━━━━━ WORKING DATA ━━━━━
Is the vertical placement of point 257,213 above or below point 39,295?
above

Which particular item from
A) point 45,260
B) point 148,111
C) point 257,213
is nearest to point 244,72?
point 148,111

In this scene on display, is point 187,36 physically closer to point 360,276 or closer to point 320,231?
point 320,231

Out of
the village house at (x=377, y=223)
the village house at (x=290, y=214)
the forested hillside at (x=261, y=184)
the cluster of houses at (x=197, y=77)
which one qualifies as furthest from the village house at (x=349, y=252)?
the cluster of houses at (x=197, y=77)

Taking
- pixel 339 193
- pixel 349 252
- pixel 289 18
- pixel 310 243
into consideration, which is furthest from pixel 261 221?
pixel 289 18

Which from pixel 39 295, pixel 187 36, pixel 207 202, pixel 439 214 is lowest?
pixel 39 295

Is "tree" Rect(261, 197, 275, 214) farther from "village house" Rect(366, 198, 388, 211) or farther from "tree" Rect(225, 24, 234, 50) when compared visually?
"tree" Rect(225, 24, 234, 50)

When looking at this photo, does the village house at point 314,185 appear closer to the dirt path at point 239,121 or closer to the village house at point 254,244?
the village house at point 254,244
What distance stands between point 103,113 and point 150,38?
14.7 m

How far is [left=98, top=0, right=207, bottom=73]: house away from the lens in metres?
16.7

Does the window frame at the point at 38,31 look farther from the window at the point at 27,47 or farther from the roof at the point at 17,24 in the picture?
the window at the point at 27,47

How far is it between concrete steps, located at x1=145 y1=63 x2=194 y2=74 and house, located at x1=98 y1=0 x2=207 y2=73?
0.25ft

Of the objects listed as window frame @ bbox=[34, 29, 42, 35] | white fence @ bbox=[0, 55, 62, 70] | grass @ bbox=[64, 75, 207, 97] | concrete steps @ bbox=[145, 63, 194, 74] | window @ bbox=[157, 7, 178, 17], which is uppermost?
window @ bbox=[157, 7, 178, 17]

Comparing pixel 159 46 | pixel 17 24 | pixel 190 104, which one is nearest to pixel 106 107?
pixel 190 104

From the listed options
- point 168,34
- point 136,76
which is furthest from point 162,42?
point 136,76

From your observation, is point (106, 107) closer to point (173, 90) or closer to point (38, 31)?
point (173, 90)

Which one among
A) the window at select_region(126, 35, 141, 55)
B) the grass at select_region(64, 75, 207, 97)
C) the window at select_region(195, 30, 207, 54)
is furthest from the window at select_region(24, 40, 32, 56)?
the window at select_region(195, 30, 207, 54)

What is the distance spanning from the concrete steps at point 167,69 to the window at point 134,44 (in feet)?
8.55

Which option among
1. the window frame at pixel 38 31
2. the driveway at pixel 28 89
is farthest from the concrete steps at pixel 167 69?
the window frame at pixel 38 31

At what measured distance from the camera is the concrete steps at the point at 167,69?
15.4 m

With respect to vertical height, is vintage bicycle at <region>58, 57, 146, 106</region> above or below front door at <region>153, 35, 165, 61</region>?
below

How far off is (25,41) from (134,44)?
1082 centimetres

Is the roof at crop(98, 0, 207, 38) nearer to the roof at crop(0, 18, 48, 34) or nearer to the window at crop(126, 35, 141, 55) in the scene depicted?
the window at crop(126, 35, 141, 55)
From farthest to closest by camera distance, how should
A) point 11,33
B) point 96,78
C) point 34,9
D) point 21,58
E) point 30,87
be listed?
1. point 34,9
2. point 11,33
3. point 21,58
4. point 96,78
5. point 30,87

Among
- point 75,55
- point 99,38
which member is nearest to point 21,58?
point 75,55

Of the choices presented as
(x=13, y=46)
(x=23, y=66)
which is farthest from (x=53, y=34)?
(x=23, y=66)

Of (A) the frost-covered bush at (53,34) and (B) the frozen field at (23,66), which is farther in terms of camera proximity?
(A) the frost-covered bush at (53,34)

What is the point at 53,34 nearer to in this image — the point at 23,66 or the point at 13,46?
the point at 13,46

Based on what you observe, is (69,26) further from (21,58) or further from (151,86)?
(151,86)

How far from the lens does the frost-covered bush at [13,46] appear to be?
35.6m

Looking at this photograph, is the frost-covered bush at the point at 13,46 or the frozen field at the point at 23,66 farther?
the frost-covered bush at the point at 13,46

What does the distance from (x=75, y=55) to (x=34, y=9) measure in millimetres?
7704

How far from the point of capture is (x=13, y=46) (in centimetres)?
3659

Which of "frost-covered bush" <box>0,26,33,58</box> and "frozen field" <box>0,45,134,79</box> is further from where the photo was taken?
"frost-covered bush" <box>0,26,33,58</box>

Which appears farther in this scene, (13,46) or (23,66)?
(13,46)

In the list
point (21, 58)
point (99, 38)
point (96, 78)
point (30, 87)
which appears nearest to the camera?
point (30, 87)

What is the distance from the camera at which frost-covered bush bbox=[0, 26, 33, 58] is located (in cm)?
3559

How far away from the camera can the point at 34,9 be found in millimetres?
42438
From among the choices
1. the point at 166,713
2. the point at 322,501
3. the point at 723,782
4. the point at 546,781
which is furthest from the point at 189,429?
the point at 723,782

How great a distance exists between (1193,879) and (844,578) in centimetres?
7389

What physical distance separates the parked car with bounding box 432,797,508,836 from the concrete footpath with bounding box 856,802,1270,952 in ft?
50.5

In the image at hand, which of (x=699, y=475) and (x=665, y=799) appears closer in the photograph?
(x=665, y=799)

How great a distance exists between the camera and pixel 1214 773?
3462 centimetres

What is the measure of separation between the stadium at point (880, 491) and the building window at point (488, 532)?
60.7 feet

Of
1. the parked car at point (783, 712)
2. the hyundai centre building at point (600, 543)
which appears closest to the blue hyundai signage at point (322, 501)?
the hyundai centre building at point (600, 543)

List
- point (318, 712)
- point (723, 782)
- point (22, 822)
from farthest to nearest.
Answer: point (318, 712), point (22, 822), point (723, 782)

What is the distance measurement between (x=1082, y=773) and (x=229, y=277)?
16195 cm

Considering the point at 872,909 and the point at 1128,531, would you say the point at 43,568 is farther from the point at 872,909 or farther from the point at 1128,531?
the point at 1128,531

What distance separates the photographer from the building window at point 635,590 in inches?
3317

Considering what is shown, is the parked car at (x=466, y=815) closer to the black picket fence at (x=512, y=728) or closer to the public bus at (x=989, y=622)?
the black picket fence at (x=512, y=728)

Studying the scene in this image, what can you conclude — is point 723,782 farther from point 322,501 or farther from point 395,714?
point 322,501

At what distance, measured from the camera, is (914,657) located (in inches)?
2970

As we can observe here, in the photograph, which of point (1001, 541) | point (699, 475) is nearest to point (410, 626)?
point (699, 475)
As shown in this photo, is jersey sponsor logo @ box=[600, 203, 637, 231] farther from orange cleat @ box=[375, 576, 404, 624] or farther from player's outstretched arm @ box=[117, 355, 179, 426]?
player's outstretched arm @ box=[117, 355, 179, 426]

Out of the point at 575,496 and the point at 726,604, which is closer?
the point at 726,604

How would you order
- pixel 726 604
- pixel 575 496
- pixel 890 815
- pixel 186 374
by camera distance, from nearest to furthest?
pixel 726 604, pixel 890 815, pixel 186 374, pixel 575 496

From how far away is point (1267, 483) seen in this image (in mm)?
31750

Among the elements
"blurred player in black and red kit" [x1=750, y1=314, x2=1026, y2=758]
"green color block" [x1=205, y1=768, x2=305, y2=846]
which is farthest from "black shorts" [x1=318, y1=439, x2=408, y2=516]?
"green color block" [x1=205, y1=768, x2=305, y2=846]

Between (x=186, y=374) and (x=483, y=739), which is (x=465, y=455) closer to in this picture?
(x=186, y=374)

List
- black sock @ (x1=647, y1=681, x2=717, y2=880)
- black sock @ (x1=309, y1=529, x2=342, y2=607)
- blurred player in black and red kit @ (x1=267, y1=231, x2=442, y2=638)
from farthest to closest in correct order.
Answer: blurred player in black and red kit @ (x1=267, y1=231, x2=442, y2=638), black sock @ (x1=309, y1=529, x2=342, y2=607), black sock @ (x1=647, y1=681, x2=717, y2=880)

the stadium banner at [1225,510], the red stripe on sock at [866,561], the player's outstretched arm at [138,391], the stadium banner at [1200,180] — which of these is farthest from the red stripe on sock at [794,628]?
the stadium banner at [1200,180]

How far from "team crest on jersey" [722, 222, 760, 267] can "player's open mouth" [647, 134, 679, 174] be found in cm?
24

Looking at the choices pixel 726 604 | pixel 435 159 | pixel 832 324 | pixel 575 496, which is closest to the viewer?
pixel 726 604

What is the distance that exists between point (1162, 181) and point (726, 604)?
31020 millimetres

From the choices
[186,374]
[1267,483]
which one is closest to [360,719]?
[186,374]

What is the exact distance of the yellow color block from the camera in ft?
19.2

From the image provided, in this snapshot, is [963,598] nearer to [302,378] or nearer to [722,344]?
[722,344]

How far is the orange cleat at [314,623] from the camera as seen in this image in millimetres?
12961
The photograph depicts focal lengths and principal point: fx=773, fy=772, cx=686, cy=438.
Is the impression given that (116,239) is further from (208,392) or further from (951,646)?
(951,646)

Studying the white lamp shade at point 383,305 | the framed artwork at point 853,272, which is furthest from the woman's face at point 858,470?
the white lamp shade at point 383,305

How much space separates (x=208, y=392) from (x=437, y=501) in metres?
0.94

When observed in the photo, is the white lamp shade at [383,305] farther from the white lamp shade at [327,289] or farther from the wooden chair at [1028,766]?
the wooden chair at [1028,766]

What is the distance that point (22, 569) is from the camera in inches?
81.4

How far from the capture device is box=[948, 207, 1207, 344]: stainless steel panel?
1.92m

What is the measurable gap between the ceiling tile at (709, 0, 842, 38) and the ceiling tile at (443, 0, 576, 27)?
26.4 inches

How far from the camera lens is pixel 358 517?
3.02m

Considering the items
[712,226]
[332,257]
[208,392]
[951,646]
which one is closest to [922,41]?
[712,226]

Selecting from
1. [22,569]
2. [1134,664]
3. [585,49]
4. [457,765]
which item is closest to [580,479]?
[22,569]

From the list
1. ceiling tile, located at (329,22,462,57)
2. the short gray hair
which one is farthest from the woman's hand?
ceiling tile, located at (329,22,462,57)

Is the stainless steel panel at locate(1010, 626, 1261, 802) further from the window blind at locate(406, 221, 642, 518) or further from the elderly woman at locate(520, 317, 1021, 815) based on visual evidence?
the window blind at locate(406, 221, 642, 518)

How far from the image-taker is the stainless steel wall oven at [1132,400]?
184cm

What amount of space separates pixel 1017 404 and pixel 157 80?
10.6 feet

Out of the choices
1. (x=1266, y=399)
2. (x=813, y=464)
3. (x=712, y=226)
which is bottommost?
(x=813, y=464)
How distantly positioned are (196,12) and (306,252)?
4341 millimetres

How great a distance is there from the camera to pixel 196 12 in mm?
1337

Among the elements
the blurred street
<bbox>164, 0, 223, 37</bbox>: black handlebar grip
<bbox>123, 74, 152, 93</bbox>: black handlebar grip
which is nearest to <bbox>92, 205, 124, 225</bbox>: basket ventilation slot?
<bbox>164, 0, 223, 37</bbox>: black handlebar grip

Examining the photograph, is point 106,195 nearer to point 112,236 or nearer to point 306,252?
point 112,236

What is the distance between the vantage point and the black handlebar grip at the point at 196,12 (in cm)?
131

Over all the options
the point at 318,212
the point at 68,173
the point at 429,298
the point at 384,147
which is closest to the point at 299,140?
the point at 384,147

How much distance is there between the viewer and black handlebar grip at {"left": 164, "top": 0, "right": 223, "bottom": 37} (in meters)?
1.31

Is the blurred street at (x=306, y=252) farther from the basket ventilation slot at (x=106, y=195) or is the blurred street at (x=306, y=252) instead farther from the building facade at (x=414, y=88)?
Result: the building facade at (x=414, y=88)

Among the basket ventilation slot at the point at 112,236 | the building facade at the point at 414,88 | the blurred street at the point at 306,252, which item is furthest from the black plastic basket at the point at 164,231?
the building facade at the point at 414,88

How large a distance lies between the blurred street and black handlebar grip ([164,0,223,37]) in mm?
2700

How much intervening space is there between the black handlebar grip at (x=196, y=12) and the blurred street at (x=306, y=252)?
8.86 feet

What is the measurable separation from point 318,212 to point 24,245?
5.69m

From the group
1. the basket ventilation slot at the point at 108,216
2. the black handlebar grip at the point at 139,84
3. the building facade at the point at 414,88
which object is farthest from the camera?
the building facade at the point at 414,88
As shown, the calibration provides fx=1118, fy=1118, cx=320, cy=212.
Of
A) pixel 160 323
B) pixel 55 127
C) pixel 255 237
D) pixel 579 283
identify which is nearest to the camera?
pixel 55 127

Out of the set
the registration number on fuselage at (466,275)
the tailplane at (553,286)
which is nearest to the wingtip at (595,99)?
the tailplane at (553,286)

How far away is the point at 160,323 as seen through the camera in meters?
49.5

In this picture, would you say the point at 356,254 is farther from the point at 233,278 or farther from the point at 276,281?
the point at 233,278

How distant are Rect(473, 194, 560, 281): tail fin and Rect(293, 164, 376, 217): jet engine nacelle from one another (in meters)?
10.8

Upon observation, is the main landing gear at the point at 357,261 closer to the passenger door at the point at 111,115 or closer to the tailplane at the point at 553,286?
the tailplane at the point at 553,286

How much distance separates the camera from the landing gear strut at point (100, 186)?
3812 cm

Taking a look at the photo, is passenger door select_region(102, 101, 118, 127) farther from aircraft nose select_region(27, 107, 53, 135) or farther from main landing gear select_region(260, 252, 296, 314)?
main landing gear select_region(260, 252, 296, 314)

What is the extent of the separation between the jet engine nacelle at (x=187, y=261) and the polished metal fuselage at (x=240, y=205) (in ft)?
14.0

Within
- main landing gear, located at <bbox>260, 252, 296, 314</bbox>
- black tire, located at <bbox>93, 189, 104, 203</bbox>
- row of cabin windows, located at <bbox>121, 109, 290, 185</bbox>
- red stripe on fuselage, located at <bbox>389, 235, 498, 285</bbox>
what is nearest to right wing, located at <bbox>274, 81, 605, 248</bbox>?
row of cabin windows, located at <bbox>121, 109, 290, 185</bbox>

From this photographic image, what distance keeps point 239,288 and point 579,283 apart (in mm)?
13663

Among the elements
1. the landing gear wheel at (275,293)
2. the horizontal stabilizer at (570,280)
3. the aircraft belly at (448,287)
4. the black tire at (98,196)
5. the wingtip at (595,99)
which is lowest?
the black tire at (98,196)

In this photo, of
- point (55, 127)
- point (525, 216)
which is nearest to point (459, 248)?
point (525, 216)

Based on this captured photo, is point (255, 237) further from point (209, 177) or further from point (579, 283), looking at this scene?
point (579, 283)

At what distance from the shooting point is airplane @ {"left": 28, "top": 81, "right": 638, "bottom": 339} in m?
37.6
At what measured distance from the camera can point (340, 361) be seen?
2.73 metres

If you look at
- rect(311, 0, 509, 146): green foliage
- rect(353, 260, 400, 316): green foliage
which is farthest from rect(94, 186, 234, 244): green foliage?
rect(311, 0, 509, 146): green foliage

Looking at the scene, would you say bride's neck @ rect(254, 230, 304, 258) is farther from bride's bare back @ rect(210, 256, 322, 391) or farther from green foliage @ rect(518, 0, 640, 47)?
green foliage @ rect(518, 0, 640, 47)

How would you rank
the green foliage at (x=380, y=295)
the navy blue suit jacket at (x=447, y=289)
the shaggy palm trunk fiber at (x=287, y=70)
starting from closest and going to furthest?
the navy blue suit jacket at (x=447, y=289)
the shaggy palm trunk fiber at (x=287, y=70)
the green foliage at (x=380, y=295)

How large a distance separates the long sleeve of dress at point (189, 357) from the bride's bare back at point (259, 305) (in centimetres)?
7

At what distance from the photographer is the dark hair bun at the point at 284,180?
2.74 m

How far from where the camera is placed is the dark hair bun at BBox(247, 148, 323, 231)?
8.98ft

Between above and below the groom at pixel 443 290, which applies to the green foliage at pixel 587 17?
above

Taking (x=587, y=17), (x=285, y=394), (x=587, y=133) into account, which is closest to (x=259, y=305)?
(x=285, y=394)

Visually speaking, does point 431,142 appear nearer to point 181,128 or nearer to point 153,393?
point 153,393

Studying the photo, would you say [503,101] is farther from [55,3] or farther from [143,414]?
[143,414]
━━━━━
SHORT EXERCISE: Write out again, exactly, the lines from the one holding "If you look at" through the end of the listing, with both ends included.

EXERCISE OUTPUT:
If you look at
- rect(311, 0, 509, 146): green foliage
- rect(353, 260, 400, 316): green foliage
which is farthest from rect(94, 186, 234, 244): green foliage?
rect(311, 0, 509, 146): green foliage

Looking at the scene, would you say bride's neck @ rect(254, 230, 304, 258) is farther from bride's bare back @ rect(210, 256, 322, 391) or farther from green foliage @ rect(518, 0, 640, 47)?
green foliage @ rect(518, 0, 640, 47)

How would you rank
the green foliage at (x=380, y=295)
the navy blue suit jacket at (x=447, y=289)
the shaggy palm trunk fiber at (x=287, y=70)
starting from closest and going to furthest?
the navy blue suit jacket at (x=447, y=289)
the shaggy palm trunk fiber at (x=287, y=70)
the green foliage at (x=380, y=295)

How large a distance separates the long sleeve of dress at point (189, 357) from the bride's bare back at point (259, 305) (in centimetres)?
7

At what distance from the photographer is the dark hair bun at the point at 284,180?
2.74 m

How far from where the camera is placed is the dark hair bun at BBox(247, 148, 323, 231)?
8.98ft

Between above and below the groom at pixel 443 290, which applies to the green foliage at pixel 587 17?
above

Taking (x=587, y=17), (x=285, y=394), (x=587, y=133) into account, which is closest to (x=259, y=305)?
(x=285, y=394)

Visually speaking, does point 431,142 appear nearer to point 181,128 or nearer to point 153,393?
point 153,393

Studying the photo, would you say [503,101] is farther from [55,3] or farther from [143,414]?
[143,414]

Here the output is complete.